When buying tickets this season, be sure to take some extra precautions:

  • Skip the scalpers. Despite warnings from theaters about people selling tickets just outside the doors, these scammers are hugely successful. AARP estimates that they collect more than $4 million per month in bogus sales.
  • Buy from legitimate sources. There are always plenty of tickets available on Craigslist and eBay, even for shows that sold out within minutes. That fact alone should put you on scam alert. Although there are real tickets for sale on those sites, keep in mind that the risk is high for frauds.

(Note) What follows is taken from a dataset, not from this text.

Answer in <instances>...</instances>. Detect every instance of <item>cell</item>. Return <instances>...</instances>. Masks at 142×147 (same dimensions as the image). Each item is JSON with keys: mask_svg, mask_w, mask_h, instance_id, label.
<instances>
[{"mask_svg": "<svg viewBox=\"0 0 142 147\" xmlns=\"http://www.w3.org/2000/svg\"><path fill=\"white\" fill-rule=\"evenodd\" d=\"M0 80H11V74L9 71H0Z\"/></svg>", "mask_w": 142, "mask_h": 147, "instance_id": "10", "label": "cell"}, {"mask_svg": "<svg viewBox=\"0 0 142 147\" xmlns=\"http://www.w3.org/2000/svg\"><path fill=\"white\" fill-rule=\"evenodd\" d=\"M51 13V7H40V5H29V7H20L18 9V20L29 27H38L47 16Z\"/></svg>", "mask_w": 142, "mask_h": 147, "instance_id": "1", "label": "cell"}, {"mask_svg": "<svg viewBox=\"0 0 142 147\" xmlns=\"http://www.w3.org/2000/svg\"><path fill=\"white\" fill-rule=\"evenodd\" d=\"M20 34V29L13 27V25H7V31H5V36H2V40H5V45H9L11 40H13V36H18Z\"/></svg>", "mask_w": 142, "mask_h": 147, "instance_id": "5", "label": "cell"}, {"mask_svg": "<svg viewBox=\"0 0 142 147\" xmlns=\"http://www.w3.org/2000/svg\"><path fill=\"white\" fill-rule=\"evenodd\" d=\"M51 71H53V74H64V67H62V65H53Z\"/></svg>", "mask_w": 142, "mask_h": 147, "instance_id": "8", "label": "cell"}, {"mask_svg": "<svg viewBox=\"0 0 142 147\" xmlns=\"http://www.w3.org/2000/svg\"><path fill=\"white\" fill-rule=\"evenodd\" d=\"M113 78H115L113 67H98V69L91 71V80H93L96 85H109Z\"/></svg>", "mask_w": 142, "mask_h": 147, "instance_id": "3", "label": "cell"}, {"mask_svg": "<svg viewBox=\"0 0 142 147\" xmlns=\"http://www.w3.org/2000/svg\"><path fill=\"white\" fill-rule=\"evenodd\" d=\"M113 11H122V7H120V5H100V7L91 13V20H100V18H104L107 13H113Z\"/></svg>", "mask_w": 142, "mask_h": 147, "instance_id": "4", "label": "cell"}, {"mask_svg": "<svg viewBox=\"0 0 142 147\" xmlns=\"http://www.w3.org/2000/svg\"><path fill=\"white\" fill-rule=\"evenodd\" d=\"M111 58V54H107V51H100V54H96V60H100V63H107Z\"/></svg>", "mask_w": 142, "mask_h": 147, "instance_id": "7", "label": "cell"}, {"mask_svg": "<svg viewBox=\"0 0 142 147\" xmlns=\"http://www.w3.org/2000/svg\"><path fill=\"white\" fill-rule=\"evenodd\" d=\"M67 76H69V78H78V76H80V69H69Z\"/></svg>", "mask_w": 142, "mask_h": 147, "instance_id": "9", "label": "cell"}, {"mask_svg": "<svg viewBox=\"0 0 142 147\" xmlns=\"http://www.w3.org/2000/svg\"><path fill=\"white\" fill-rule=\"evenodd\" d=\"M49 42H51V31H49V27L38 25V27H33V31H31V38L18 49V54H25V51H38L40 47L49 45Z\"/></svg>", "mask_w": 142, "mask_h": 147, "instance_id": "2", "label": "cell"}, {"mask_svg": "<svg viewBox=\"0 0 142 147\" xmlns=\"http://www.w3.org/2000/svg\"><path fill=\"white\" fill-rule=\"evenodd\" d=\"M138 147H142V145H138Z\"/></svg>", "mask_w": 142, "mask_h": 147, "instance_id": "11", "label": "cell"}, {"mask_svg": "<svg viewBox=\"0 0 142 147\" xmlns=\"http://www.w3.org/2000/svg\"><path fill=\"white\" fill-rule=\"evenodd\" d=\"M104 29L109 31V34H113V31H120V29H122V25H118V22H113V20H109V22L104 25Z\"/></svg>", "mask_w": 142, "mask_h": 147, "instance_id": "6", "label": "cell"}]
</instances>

  • Don’t click on email links and attachments. Concert ticket “deals” and phishing scams go together like partners in crime. You might be told you’ve won the tickets and have to claim them through a certain site, or that they’re part of a promotion to certain VIP contacts. If you click on a link or open the attachment, it may cause malware to be installed on your computer.
  • Research less-known ticket vendors: Apart from major ticket purveyors like StubHub and Ticketmaster, there are scores of smaller ticket providers across the country. That can make it challenging to know the difference between a ticket scam and the real deal. In that case, turn to the Better Business Bureau site and research the company, paying particular attention to reviews and complaints. Another option is to find vendors through the National Association of Ticket Brokers, which requires its members to guarantee every ticket sold on their websites is legitimate.

Finally, trust your instincts. If a deal seems too good to be true or the seller pretends to be desperate, watch out. Scammers often rely on a sense of urgency to pull people into buying fraudulent items or giving away too much information. As always, review your transactions regularly, and immediately report any that seem suspicious.